先週のインドの株式市場は、関税政策をめぐる世界貿易への懸念や物価変動を受けて、景気見通しの不透明感や地政学的リスクが高まり、株式相場は乱高下しました。米中の貿易をめぐる緊張が継続し、原油価格にも大きな影響を与えています。米国による関税の引き上げが、世界経済の成長低迷につながり、石油需要を減少させるとの懸念が背景にあります。インド準備銀行(中央銀行)が金利の引き下げを発表し、金融緩和的なスタンスへシフトしたことは、景気の下支えとなり経済成長が期待されますが、依然として不確実性やGDP見通しが引き下げられた悪材料の影響が強いようです。インドの主要株式指数では、Nifty50指数とNifty Midcap150指数が、前週比で0.3%の下落。一方で、Nifty Smallcap250指数は、0.04%と小幅ながら上昇しました。
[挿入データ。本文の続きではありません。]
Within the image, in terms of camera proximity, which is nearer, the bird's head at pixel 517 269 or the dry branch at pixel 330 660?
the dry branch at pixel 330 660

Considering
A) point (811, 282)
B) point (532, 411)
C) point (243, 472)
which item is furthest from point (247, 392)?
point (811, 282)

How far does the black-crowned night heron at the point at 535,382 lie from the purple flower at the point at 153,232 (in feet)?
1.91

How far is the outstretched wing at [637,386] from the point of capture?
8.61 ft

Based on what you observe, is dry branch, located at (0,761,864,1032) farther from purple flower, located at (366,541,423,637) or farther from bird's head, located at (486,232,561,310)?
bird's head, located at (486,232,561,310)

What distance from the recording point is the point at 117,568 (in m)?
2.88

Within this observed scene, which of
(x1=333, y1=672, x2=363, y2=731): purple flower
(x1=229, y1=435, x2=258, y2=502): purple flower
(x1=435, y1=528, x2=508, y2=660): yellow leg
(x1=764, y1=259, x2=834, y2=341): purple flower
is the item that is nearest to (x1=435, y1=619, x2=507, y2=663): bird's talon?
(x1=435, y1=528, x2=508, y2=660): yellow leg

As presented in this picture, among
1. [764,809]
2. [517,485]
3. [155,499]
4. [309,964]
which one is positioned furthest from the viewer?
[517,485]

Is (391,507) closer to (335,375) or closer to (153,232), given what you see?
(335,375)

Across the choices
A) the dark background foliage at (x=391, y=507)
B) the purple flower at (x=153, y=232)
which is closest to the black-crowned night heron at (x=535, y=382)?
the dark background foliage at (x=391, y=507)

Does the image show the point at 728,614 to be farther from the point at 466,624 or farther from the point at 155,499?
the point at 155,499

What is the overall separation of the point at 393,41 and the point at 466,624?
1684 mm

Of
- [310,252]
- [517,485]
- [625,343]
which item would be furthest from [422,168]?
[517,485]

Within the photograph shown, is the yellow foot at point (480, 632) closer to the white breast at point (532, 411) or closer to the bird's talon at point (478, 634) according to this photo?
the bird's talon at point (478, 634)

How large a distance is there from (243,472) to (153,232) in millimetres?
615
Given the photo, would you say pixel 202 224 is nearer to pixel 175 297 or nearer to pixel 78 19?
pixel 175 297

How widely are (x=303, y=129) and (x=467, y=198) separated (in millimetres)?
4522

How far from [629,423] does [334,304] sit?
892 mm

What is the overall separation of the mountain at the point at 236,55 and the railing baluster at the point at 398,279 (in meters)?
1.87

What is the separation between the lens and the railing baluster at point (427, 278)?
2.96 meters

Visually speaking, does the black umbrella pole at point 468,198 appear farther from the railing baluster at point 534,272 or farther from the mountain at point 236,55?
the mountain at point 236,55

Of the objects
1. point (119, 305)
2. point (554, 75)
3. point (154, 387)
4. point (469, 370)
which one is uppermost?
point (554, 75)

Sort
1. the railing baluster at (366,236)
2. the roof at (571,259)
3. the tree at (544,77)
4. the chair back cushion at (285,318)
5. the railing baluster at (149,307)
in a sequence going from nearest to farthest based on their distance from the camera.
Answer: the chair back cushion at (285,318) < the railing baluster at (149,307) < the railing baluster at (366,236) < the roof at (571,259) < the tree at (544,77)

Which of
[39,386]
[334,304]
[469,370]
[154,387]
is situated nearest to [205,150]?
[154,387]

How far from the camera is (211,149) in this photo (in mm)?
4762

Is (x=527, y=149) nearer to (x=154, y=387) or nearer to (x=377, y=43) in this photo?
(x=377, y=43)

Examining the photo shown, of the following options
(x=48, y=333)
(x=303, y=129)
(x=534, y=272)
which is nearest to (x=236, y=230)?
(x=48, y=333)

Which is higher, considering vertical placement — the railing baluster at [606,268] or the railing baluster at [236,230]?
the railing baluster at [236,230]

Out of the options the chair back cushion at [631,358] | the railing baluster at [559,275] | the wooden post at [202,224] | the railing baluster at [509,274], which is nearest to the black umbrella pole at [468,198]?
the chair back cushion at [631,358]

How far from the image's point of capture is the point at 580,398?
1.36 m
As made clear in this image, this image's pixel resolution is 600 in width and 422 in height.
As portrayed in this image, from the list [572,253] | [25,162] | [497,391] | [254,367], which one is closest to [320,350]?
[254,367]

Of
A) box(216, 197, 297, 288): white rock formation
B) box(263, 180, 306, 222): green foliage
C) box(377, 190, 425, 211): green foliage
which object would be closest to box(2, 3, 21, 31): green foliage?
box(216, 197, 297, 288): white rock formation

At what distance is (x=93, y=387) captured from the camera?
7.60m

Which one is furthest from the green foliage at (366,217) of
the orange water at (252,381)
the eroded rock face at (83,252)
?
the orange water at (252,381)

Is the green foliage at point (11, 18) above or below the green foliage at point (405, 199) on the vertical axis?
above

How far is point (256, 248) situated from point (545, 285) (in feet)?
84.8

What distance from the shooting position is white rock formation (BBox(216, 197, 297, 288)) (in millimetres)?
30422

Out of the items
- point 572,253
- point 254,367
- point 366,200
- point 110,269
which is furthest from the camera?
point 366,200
インド株式市場は、引き続きセクターによって大きく異なった動きを示しています。不動産およびITセクターは、米国の需要減少が警戒され、前週比で4.0%と2.3 %と大幅な下落となりました。主要セクターでは、 Nifty金属指数(2.9%)、 Nifty民間金融機関指数(1.5%)、 Nifty公的金融機関指数(1.1%)が下落しました。 一方で、Nifty耐久消費財指数(3.8%)、 Nifty非耐久消費財指数(3.6%)、 Nifty石油・ガス指数指数(1.3%)は上昇しました。

また、インドルピーは対米ドルで下落に転じ、インドの10年債利回りは低下しました。